Real-World Use of Edwards' Sapien 3 TAVR System Evaluated in SOURCE 3 Registry Data

 

May 16, 2017—Edwards Lifesciences announced that new 1-year data from the SOURCE 3 Registry, a large European postapproval study of the company's Sapien 3 transcatheter heart valve, demonstrated positive patient outcomes, including high survival rates and low rates of stroke and paravalvular leak. The 1,946-patient data were presented by Olaf Wendler, MD, at EuroPCR 2017 in Paris, France, and will be published in European Heart Journal.

According to Edwards Lifesciences, SOURCE 3 is a monitored and adjudicated prospective registry that is studying the use of the Sapien 3 valve in a real-world commercial setting, treating patients with severe, symptomatic aortic stenosis. The Sapien 3 valve has been available in Europe since 2014. The majority of patients in the SOURCE 3 Registry were treated via transfemoral access, and more than half were treated under conscious sedation. Patients were enrolled at 80 centers across 10 countries between July 2014 and October 2015. They will be followed for 5 years.

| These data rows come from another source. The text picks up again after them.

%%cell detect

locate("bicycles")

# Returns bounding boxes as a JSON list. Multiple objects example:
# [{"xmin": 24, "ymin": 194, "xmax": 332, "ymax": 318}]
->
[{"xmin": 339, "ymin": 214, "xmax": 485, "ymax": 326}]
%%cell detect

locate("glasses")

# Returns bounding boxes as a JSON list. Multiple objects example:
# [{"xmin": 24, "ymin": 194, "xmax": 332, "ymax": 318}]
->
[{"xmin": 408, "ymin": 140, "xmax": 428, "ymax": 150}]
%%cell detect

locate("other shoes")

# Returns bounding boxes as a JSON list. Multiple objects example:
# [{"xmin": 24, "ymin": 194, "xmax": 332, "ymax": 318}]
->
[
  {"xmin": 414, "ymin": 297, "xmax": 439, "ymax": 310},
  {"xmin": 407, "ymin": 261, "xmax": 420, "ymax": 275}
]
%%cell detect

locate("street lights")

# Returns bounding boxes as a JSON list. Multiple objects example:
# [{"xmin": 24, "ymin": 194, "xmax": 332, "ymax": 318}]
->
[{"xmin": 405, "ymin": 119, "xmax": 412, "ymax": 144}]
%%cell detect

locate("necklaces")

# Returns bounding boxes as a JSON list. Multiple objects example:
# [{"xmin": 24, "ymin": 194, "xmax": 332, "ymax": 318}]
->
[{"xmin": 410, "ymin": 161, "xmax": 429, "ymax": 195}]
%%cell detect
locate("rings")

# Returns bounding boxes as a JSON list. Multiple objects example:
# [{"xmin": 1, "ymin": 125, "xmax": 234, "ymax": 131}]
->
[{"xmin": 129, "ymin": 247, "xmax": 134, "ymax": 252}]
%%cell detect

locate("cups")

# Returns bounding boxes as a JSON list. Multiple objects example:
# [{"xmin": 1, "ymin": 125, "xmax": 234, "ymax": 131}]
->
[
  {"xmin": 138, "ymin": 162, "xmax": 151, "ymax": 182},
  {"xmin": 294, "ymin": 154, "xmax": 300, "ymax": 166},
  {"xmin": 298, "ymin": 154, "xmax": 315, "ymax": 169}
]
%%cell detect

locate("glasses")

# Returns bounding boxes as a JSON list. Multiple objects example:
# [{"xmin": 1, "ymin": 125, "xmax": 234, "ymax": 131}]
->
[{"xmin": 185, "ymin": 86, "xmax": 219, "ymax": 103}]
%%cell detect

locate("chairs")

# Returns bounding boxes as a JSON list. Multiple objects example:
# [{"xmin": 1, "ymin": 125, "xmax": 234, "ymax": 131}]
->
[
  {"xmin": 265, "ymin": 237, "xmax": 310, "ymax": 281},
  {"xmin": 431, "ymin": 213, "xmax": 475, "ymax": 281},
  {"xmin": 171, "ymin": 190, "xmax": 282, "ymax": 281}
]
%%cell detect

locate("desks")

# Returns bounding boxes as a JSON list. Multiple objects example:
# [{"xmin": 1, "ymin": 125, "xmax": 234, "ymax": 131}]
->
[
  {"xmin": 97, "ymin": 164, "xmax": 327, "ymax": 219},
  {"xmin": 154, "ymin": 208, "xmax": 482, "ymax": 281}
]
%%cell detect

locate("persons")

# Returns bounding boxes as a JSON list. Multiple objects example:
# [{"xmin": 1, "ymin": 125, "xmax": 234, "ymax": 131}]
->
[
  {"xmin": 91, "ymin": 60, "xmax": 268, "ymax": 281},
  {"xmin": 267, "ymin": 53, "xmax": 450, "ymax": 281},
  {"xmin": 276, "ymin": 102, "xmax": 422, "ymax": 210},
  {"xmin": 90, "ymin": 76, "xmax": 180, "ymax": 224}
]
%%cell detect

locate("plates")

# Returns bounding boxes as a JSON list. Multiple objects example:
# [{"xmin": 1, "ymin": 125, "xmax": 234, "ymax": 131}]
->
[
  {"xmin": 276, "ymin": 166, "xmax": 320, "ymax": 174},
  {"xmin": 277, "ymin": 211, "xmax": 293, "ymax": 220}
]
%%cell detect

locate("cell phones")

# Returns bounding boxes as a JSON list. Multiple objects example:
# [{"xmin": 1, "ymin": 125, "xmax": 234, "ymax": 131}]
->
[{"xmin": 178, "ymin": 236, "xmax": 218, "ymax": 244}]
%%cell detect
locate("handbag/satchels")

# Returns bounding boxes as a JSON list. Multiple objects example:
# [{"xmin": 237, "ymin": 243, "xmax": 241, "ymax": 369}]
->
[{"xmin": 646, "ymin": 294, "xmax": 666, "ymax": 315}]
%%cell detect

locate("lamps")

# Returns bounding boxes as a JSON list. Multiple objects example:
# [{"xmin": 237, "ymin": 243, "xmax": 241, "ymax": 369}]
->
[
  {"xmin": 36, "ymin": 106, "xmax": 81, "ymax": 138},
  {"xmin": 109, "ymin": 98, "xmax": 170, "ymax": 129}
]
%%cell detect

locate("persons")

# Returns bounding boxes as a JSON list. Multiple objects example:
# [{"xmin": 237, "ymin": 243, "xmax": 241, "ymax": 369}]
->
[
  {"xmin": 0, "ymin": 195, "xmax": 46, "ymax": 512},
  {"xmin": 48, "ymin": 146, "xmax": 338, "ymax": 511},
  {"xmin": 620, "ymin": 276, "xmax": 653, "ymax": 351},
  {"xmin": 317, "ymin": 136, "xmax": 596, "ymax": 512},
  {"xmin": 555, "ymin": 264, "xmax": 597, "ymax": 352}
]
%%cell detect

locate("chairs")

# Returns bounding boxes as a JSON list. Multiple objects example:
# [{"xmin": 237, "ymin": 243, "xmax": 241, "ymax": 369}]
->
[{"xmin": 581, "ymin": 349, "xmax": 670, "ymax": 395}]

The company stated that at 1 year, patients treated via the transfemoral access route had a high survival rate (88.2%) and a very low disabling stroke rate (1.1%). In addition, these patients experienced a low rate of moderate paravalvular leak (2.7%) and no severe paravalvular leak.

In Edwards' announcement, Dr. Wendler commented, "These real-world outcomes with the Sapien 3 valve in a commercial setting continue to support the compelling clinical case for transcatheter aortic valve replacement, and, once again, demonstrate consistency in clinical practice between pivotal studies and global commercial experience."  Dr. Wendler is Professor of Cardiac Surgery at King's College Hospital in London, United Kingdom.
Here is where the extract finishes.